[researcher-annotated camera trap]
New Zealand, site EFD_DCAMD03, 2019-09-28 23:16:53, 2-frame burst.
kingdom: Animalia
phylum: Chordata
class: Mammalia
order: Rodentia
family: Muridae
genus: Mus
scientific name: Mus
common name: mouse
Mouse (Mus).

Work request:
Transcribe the material exactly as it reads.

Answer area:
[researcher-annotated camera trap]
New Zealand, site EFD_DCAMD03, 2019-09-28 23:16:53, 2-frame burst.
kingdom: Animalia
phylum: Chordata
class: Mammalia
order: Rodentia
family: Muridae
genus: Mus
scientific name: Mus
common name: mouse
Mouse (Mus).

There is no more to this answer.